Asamblea de accionistas

Seguidamente, el presidente dimitiría de su cargo, aunque permanecería en funciones hasta la celebración de una asamblea de accionistas. Desde la convocatoria hasta la celebración de la junta transcurriría un mínimo de un mes, tiempo en el que Gauna figuraría como máximo responsable, pero no contaría con un poder real en la entidad, igual que cuando él sucedió a Zárate.

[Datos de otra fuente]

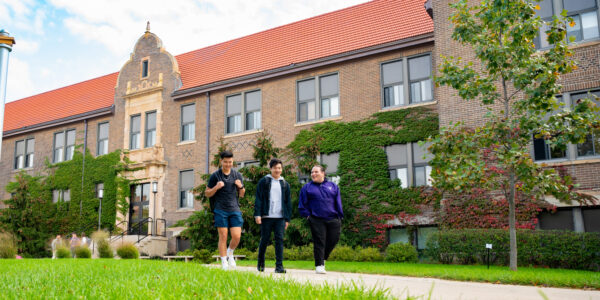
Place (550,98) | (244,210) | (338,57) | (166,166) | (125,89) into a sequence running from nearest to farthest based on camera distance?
(550,98) < (244,210) < (338,57) < (166,166) < (125,89)

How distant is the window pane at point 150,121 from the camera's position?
25.2 m

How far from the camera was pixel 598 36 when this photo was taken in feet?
48.3

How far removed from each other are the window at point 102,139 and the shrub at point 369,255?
643 inches

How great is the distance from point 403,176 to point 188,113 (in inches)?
438

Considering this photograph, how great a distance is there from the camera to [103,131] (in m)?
27.0

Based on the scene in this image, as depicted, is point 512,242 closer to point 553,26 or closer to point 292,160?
point 553,26

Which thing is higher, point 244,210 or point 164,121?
point 164,121

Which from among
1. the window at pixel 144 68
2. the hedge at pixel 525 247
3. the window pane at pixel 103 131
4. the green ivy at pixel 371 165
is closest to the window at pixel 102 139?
the window pane at pixel 103 131

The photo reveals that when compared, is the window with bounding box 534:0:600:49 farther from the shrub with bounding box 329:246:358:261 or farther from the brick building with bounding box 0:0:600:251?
the shrub with bounding box 329:246:358:261

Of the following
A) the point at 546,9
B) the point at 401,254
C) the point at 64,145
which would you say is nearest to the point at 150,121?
the point at 64,145

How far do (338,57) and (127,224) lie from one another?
42.4 ft

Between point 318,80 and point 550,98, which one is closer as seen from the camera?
point 550,98

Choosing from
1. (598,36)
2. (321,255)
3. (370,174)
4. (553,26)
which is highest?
(598,36)

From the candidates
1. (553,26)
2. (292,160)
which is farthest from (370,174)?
(553,26)
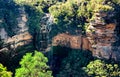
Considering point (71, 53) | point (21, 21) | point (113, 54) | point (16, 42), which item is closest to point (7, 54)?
point (16, 42)

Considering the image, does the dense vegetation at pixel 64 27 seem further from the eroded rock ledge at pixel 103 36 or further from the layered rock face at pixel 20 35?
the eroded rock ledge at pixel 103 36

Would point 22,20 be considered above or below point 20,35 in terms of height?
above

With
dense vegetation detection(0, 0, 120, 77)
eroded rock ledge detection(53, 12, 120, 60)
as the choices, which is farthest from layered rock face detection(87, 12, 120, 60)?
dense vegetation detection(0, 0, 120, 77)

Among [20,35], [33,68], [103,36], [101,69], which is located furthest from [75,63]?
[33,68]

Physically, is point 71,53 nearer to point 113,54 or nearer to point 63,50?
point 63,50

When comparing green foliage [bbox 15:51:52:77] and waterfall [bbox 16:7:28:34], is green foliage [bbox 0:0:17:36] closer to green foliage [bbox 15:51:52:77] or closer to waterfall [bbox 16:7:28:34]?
waterfall [bbox 16:7:28:34]

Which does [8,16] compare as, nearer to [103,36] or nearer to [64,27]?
[64,27]

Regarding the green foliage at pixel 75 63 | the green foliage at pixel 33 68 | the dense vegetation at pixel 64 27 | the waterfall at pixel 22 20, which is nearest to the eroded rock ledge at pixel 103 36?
the dense vegetation at pixel 64 27
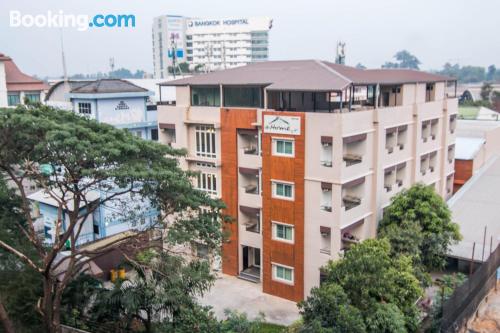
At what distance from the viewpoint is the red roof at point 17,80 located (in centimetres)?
4012

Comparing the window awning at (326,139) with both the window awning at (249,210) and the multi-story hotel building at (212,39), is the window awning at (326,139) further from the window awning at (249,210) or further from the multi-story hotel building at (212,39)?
the multi-story hotel building at (212,39)

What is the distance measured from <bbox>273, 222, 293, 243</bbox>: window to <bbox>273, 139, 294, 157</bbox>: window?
3211mm

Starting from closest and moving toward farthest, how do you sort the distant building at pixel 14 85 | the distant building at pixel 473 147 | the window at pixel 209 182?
the window at pixel 209 182 < the distant building at pixel 473 147 < the distant building at pixel 14 85

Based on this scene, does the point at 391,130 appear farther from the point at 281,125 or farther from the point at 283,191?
the point at 283,191

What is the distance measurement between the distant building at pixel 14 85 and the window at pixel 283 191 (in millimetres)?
25695

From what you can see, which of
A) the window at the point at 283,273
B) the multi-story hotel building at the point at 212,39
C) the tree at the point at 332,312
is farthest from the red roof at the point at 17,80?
the multi-story hotel building at the point at 212,39

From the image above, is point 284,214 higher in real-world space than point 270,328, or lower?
higher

En la asamblea, siempre según el compromiso que ahora existe, Gauna votaría con el poder de sus acciones al nuevo presidente: Avelino Fernández de Quincoces, quien presidiría una directiva formada en un primer momento por otros cinco miembros. Uno de ellos sería Fernando Ortiz de Zárate.

La presencia del empresario en los órganos directivos del Alavés no tendría un carácter meramente nominal, de figurar y nada más. En atención a su elevado número de acciones y al capital invertido, el empresario contaría con voz y voto en las decisiones que tome la nueva junta.

Tres años de presidente

El Alavés debe a Ortiz de Zárate parte de lo que es hoy. Su figura resultó clave cuando el club entraba en ruina tras el periodo negro de Piterman. Posibilitó que la entidad se acogiese al proceso concursal y que, en vez de ir directamente a la liquidación, entrase en la etapa actual. El exdirectivo protagonizó también un periodo de dudosas decisiones deportivas, con numerosos cambios de entrenador y secretarios técnicos. Condicionado por una economía de necesidad, tampoco pudo evitar el descenso a Segunda B hace dos temporadas. Inició la pasada con una drástica renovación de la plantilla que fracasó en su intento de disputar el 'play off', esto ya con Gauna de presidente e Iñaki Ocenda en el banquillo.

En su descargo, mientras ejerció como máximo responsable albiazul, Ortiz de Zárate sufrió el ninguneo de las instituciones. Pese a acreditar que no tenía relación con Piterman y que su vinculación al Alavés -como jugador, patrocinador y responsable de la Fundación- no era flor de un día, los poderes políticos le negaron todo. Es más, en la recta final de su mandato se vio obligado a dejar la presidencia por las presiones de la Diputación, quien le pidió que no fuese un obstáculo a la entrada de inversores. Aquel grupo, el Baskonia, no se reveló hasta mucho después. Y qué paradoja que ahora el propio Zárate sea uno de esos posibles salvadores del Alavés.